*** Supplied information Section Begins ***

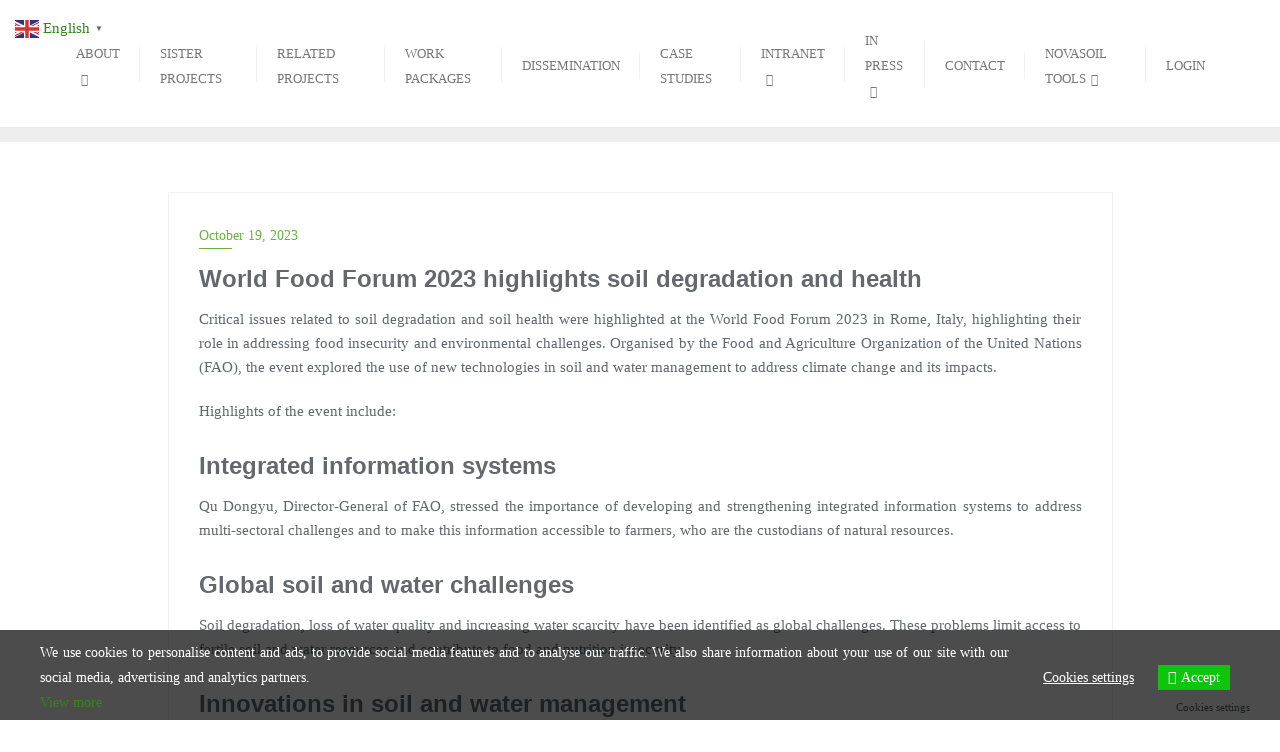

--- FILE ---
content_type: text/css
request_url: https://novasoil-project.eu/wp-content/uploads/so-css/so-css-bizberg.css?ver=1701260715
body_size: 161
content:
.ultp-cat-blog {
  background: #99198e;
}

.blog-title {
  color: #18a31f;
}

a {
  color: #318518;
}

#input_2_57.large {
  color: #000000;
  background-color: #c7edc9;
}

#input_2_19.small {
  background-color: #c7edc9;
  color: #000000;
}

#input_2_20.small {
  background-color: #c7edc9;
  color: #0a0909;
}

#input_2_21.small {
  background-color: #c7edc9;
  color: #000000;
}

#input_2_22.small {
  background-color: #c7edc9;
  color: #000000;
}

#input_2_26.small {
  background-color: #c7edc9;
  color: #000000;
}

#input_2_27.small {
  background-color: #c7edc9;
  color: #000000;
}

#input_2_30.small {
  background-color: #c7edc9;
  color: #000000;
}

#input_2_29.small {
  background-color: #c7edc9;
  color: #000000;
}

#input_2_37.small {
  background-color: #c7edc9;
  color: #000000;
}

#input_2_33.small {
  background-color: #c7edc9;
  color: #000000;
}

#input_2_36.small {
  background-color: #c7edc9;
  color: #000000;
}

#input_2_18.small {
  background-color: #c7edc9;
  color: #000000;
}

#input_2_41.datepicker.mdy.datepicker_no_icon.gdatepicker-no-icon {
  background-color: #c7edc9;
}

#gform_next_button_2_1.gform_next_button.button {
  font-size: 14px;
}

#gform_next_button_2_42.gform_next_button.button {
  font-size: 14px;
}

#gform_previous_button_2_42.gform_previous_button.button {
  font-size: 14px;
}

#gform_previous_button_2_38.gform_previous_button.button {
  font-size: 14px;
}

#gform_next_button_2_38.gform_next_button.button {
  font-size: 14px;
}

#gform_previous_button_2_53.gform_previous_button.button {
  font-size: 14px;
}

#gform_next_button_2_53.gform_next_button.button {
  font-size: 14px;
}

#gform_previous_button_2.gform_previous_button.botón {
  font-size: 14px;
}

#gform_submit_button_2.gform_button.button.gform-button--ancho-completo {
  font-size: 14px;
}

#gform_submit_button_2.gform_button.button.gform-button--width-full {
  font-size: 14px;
}

#gform_previous_button_2.gform_previous_button.button {
  font-size: 14px;
}

.column-2 {
  font-size: 12px;
}

.column-4 {
  font-size: 11px;
  color: #5e9024;
  text-align: justify;
}

.column-3 {
  font-size: 12px;
  text-align: justify;
}

.column-1 {
  font-size: 10px;
  color: #5E9024;
  text-align: justify;
}

.column-5 {
  font-size: 10px;
  text-align: justify;
}

input {
  background-color: #e4f7c1;
  color: #c75f5f;
}

.tribe-events-widget-events-list__view-more-link.tribe-common-anchor-thin {
  color: #b59878;
  font-size: 14px;
  font-weight: 900;
  text-align: justify;
  position: static;
  text-transform: none;
  font-variant: normal;
  font-family: Montserrat;
}

#blog.blog-section.bizberg_default_page {
  color: #0a0a0a;
}

label {
  background-color: #ffffff;
}

.tribe-events-widget-events-list__event-title-link.tribe-common-anchor-thin {
  color: #b59878;
}

.tribe-events-widget-events-list__event-date-tag-month {
  color: #ed1a1a;
}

*** Supplied information Section Ends ***

What is being asked » Return each line above word for word. Skip the pictures.

Expected answer »
--- FILE ---
content_type: text/css
request_url: https://novasoil-project.eu/wp-content/uploads/so-css/so-css-bizberg.css?ver=1701260715
body_size: 161
content:
.ultp-cat-blog {
  background: #99198e;
}

.blog-title {
  color: #18a31f;
}

a {
  color: #318518;
}

#input_2_57.large {
  color: #000000;
  background-color: #c7edc9;
}

#input_2_19.small {
  background-color: #c7edc9;
  color: #000000;
}

#input_2_20.small {
  background-color: #c7edc9;
  color: #0a0909;
}

#input_2_21.small {
  background-color: #c7edc9;
  color: #000000;
}

#input_2_22.small {
  background-color: #c7edc9;
  color: #000000;
}

#input_2_26.small {
  background-color: #c7edc9;
  color: #000000;
}

#input_2_27.small {
  background-color: #c7edc9;
  color: #000000;
}

#input_2_30.small {
  background-color: #c7edc9;
  color: #000000;
}

#input_2_29.small {
  background-color: #c7edc9;
  color: #000000;
}

#input_2_37.small {
  background-color: #c7edc9;
  color: #000000;
}

#input_2_33.small {
  background-color: #c7edc9;
  color: #000000;
}

#input_2_36.small {
  background-color: #c7edc9;
  color: #000000;
}

#input_2_18.small {
  background-color: #c7edc9;
  color: #000000;
}

#input_2_41.datepicker.mdy.datepicker_no_icon.gdatepicker-no-icon {
  background-color: #c7edc9;
}

#gform_next_button_2_1.gform_next_button.button {
  font-size: 14px;
}

#gform_next_button_2_42.gform_next_button.button {
  font-size: 14px;
}

#gform_previous_button_2_42.gform_previous_button.button {
  font-size: 14px;
}

#gform_previous_button_2_38.gform_previous_button.button {
  font-size: 14px;
}

#gform_next_button_2_38.gform_next_button.button {
  font-size: 14px;
}

#gform_previous_button_2_53.gform_previous_button.button {
  font-size: 14px;
}

#gform_next_button_2_53.gform_next_button.button {
  font-size: 14px;
}

#gform_previous_button_2.gform_previous_button.botón {
  font-size: 14px;
}

#gform_submit_button_2.gform_button.button.gform-button--ancho-completo {
  font-size: 14px;
}

#gform_submit_button_2.gform_button.button.gform-button--width-full {
  font-size: 14px;
}

#gform_previous_button_2.gform_previous_button.button {
  font-size: 14px;
}

.column-2 {
  font-size: 12px;
}

.column-4 {
  font-size: 11px;
  color: #5e9024;
  text-align: justify;
}

.column-3 {
  font-size: 12px;
  text-align: justify;
}

.column-1 {
  font-size: 10px;
  color: #5E9024;
  text-align: justify;
}

.column-5 {
  font-size: 10px;
  text-align: justify;
}

input {
  background-color: #e4f7c1;
  color: #c75f5f;
}

.tribe-events-widget-events-list__view-more-link.tribe-common-anchor-thin {
  color: #b59878;
  font-size: 14px;
  font-weight: 900;
  text-align: justify;
  position: static;
  text-transform: none;
  font-variant: normal;
  font-family: Montserrat;
}

#blog.blog-section.bizberg_default_page {
  color: #0a0a0a;
}

label {
  background-color: #ffffff;
}

.tribe-events-widget-events-list__event-title-link.tribe-common-anchor-thin {
  color: #b59878;
}

.tribe-events-widget-events-list__event-date-tag-month {
  color: #ed1a1a;
}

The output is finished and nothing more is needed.